§ RECORDS SHOWN:

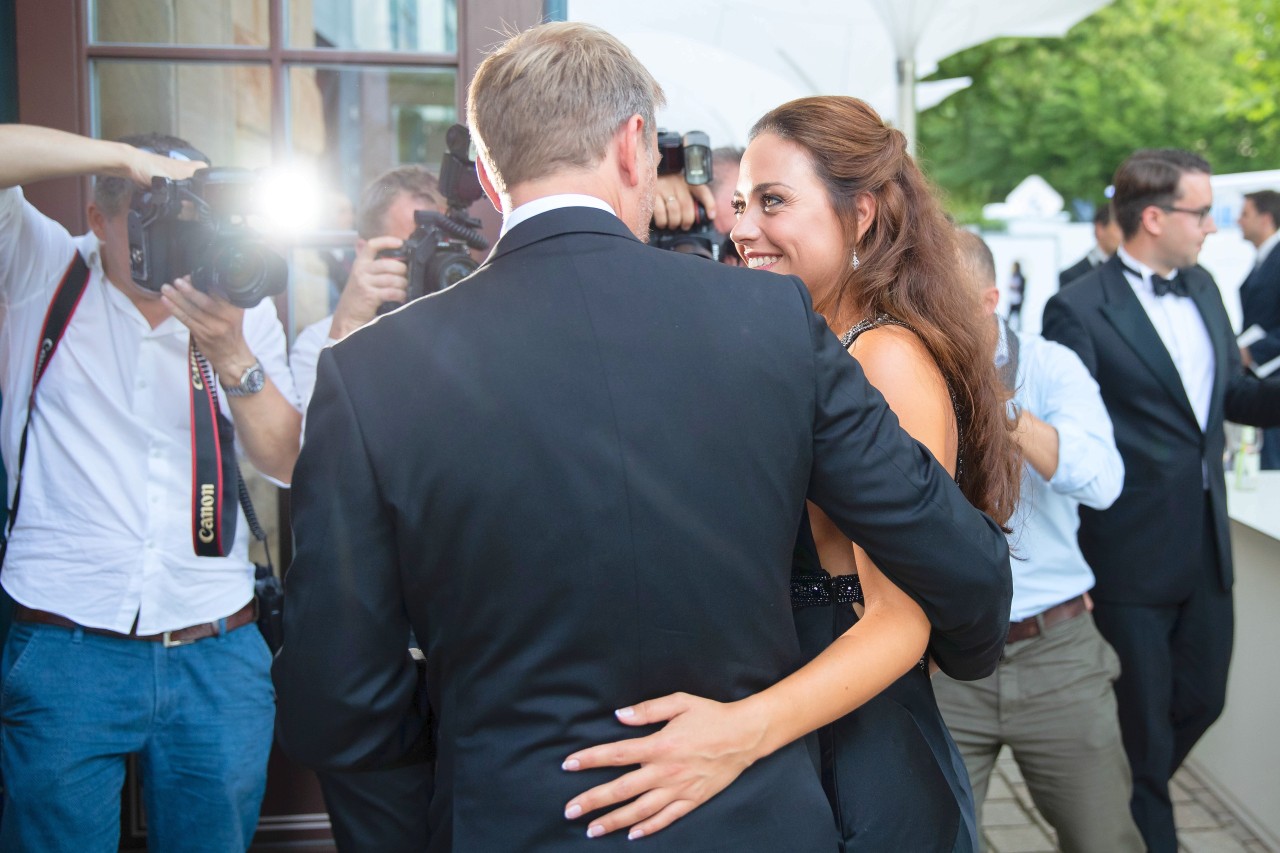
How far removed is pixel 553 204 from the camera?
1347 mm

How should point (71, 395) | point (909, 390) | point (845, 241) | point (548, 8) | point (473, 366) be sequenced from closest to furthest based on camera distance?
point (473, 366) → point (909, 390) → point (845, 241) → point (71, 395) → point (548, 8)

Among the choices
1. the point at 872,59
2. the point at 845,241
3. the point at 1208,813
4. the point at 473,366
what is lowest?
the point at 1208,813

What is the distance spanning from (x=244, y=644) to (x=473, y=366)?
1.43 metres

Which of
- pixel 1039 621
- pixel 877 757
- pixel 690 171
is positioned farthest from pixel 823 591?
pixel 1039 621

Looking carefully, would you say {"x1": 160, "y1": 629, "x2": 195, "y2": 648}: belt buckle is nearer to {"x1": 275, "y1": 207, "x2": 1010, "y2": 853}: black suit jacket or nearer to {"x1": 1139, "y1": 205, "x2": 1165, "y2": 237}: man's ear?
{"x1": 275, "y1": 207, "x2": 1010, "y2": 853}: black suit jacket

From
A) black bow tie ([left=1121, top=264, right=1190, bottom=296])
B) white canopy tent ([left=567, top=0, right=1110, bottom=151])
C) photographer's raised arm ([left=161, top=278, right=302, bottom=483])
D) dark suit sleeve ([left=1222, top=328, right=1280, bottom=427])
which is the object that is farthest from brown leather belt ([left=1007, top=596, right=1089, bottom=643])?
white canopy tent ([left=567, top=0, right=1110, bottom=151])

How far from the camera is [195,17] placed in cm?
277

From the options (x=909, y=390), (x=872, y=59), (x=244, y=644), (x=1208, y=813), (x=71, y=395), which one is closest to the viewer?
(x=909, y=390)

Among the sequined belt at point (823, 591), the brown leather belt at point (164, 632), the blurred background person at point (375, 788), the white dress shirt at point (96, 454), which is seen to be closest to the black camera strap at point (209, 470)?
the white dress shirt at point (96, 454)

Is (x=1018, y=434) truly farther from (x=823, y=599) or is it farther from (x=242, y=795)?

§ PROBLEM STATEMENT: Reproduce exactly the line containing "What is the" and every line after it through the end of the records above, and nothing else.

§ THE REPLY:
What is the distance spanning from (x=244, y=644) to (x=473, y=366)?
1.43 metres

Which of
- pixel 1039 621
- pixel 877 757
- pixel 690 171
is positioned farthest from pixel 823 591?
pixel 1039 621

Looking carefully, would you say {"x1": 160, "y1": 629, "x2": 195, "y2": 648}: belt buckle is nearer to {"x1": 275, "y1": 207, "x2": 1010, "y2": 853}: black suit jacket or nearer to {"x1": 1139, "y1": 205, "x2": 1165, "y2": 237}: man's ear?
{"x1": 275, "y1": 207, "x2": 1010, "y2": 853}: black suit jacket

From
A) black bow tie ([left=1121, top=264, right=1190, bottom=296])
B) white canopy tent ([left=567, top=0, right=1110, bottom=151])
C) photographer's raised arm ([left=161, top=278, right=302, bottom=483])
D) dark suit sleeve ([left=1222, top=328, right=1280, bottom=427])
which is the object that is farthest from brown leather belt ([left=1007, top=596, right=1089, bottom=643])?
white canopy tent ([left=567, top=0, right=1110, bottom=151])

How far from the camera is [195,17] placed in cm?
277

From the options (x=909, y=390), (x=872, y=59), (x=244, y=644), (x=1208, y=813), (x=71, y=395), which one is closest to the viewer?
(x=909, y=390)

Among the sequined belt at point (823, 591), the brown leather belt at point (164, 632), the blurred background person at point (375, 788), the white dress shirt at point (96, 454), which is seen to be closest to the black camera strap at point (209, 470)?
the white dress shirt at point (96, 454)

Is (x=1018, y=434) truly farther from (x=823, y=599) or is it farther from (x=242, y=795)?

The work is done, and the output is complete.